We also comply with the OSHA Bloodborne Pathogens standard and the Center for Disease Control/National Institutes of Health Biosafety in Microbiological and Biomedical Laboratories standards for the handling of biological materials as well as comply with the United States Department of Transportation and International Air Transport Association regulations for the shipping of our kits which contain materials classified as hazardous. There are other federal, state and local laws and regulations applicable to our business, including those of the United States Environmental Protection Agency and the Maryland Department of the Environment. However, we do not expect that compliance with governmental regulations to which we are subject will have a material effect on our capital expenditures, earnings or competitive positions.
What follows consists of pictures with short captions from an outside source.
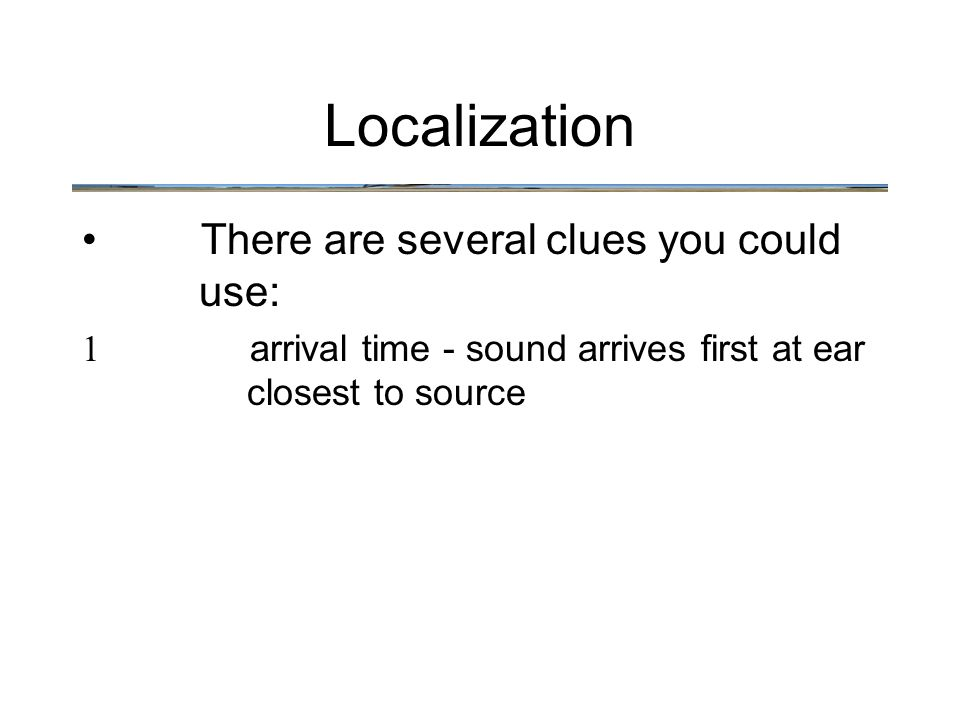 There are several clues you could use: 1 arrival time - sound arrives first at ear closest to source Localization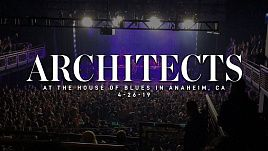 Architects - Live at Anaheim 2019 (Full)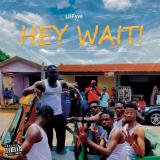Hey Wait  By Lil Fyve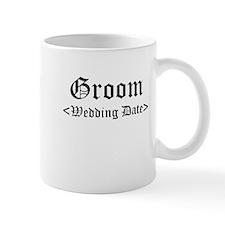 Groom (Type In Your Wedding Date) Mug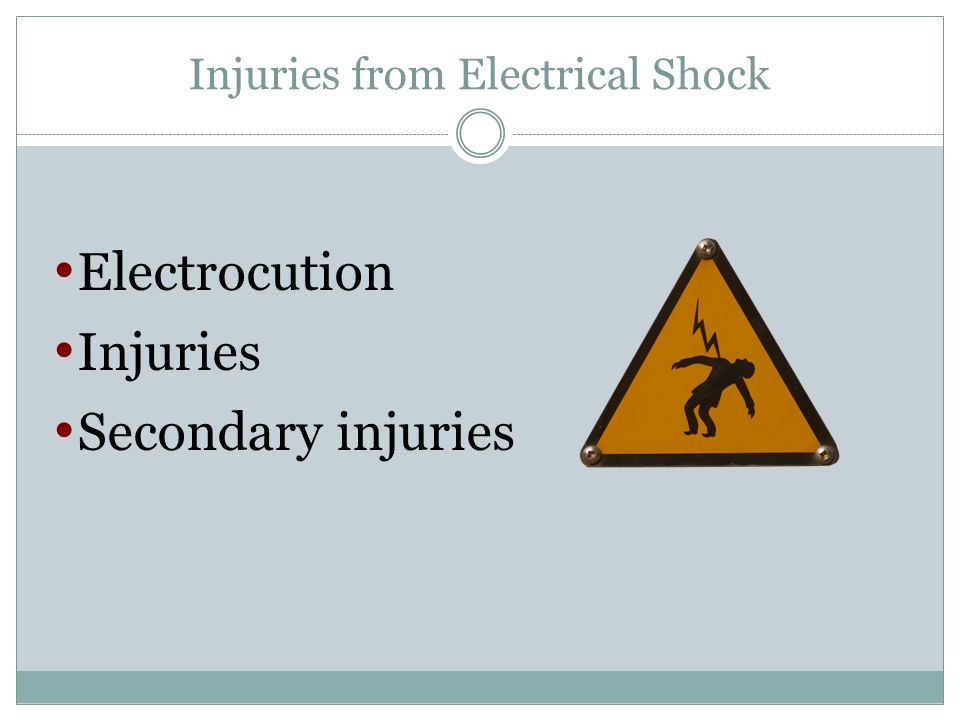 Injuries from Electrical Shock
International sales of in vitro diagnostic (IVD) medical devices are subject to the regulatory requirements of each country or defined economic region, such as the European Union. The regulatory review process varies from country to country and many countries also impose product standards, packaging requirements, labeling requirements and import restrictions on devices.
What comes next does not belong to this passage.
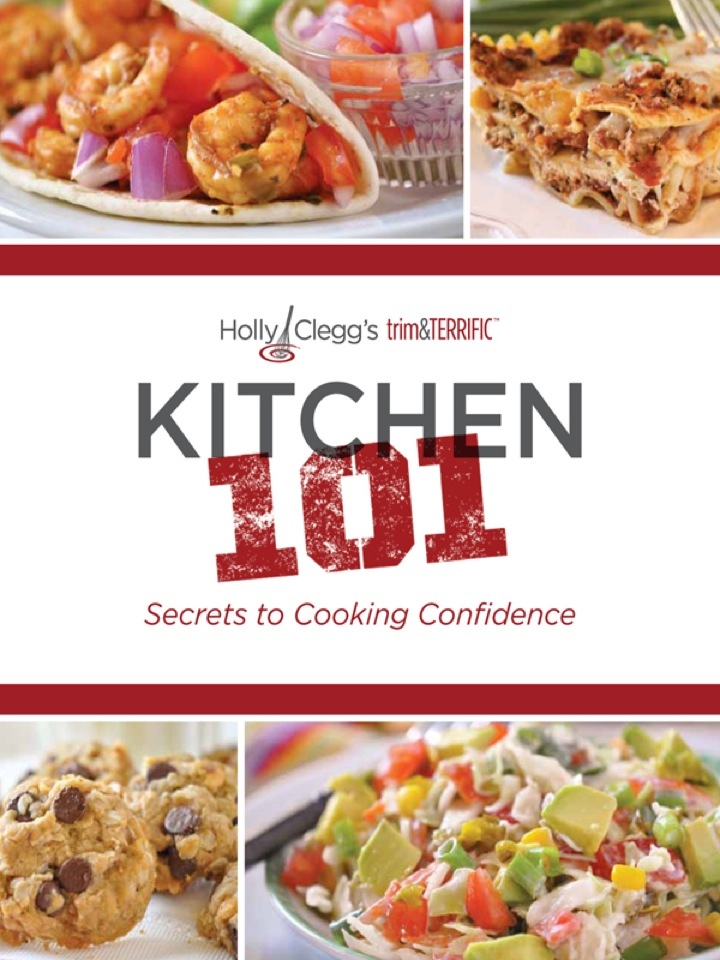 Holly Clegg's trim&TERRIFIC KITCHEN 101: Secrets to Cooking Confidence
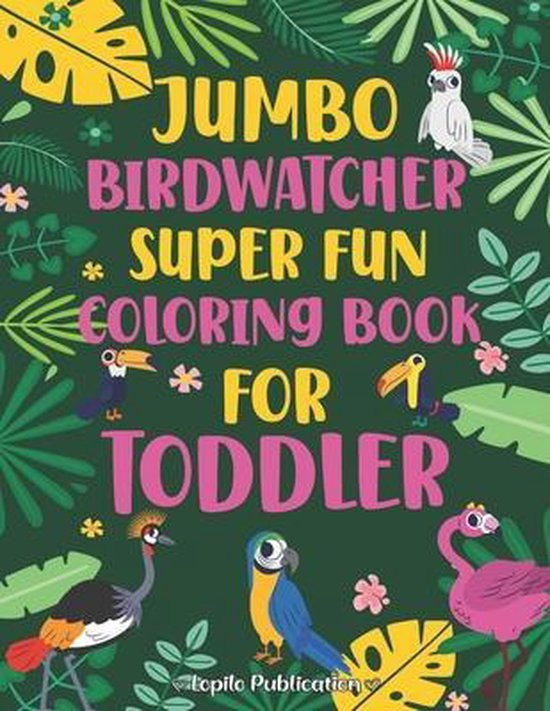 Jumbo Birdwatcher Super Fun Coloring Book for Toddler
The Food and Drug Administration is responsible for the safety of food, drug, medical device, biological, animal feed and drugs, cosmetic, and radiation-emitting products sold in the United States. QIAGEN products sold to U.S. clinical labs are IVD medical devices subject to varying levels of FDA regulation based on their potential public health risk. Pursuant to the Federal Food, Drug, and Cosmetic Act, and the related regulations, the FDA regulates product development, product testing, product labeling, product storage, pre-market clearance or approval, manufacturing, advertising, promotion, product sales and distribution of medical devices.

In the United States, IVD products are classified into 3 classes based on their potential health risk. Low risk products (e.g. QIAamp sample extraction products) are Class I. Typically exempt from FDA premarket submission requirements, manufacturers must document manufacturing/quality control procedures and testing data supporting product performance claims. Automated Class I products (e.g., BioRobot MDx DSP, EZ1 and BioRobot DSP) marketed to clinical labs also require design control documentation.
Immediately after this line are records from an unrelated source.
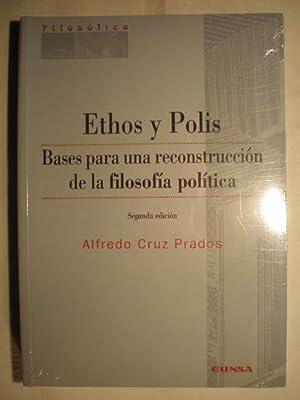 Ethos y polis. Bases para una reconstrucción: Alfredo Cruz Prados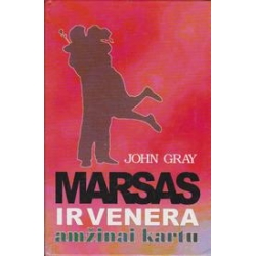 Marsas ir Venera amžinai kartu/ Gray J.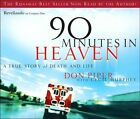 90 Minutes in Heaven by Don Piper, Cecil B. Murphey (CD-Audio, 2006)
Moderate risk products (e.g., hybrid capture Chlamydia and Gonnorhea tests, PreAnalytix PaxGene Blood RNA Kit) are Class II, and most require FDA review of a premarket notification, or 510(k), submission prior to sale in the US. The intended use and technology principle must be substantially equivalent to another legally marketed U.S. product. Internal analytical and external clinical data supporting product performance claims are included in the submission. After a 90 day review, FDA may issue a 510(k) clearance letter stating that the product is substantially equivalent to another and the product can now be sold in the US. On average, two 90 day FDA review cycles are typically required after submission to obtain market clearance of a new Class II IVD product.

High risk products, such as our HC2 HPV test are Class III, and require FDA approval prior to product sale. The premarket approval application (PMA) includes analytical and external clinical data to prove product safety and effectiveness. PMA submissions also include the product handbook and description of manufacturing/quality control procedures. Product changes after approval typically require a supplemental submission with FDA review cycles ranging from 30 to 180 days.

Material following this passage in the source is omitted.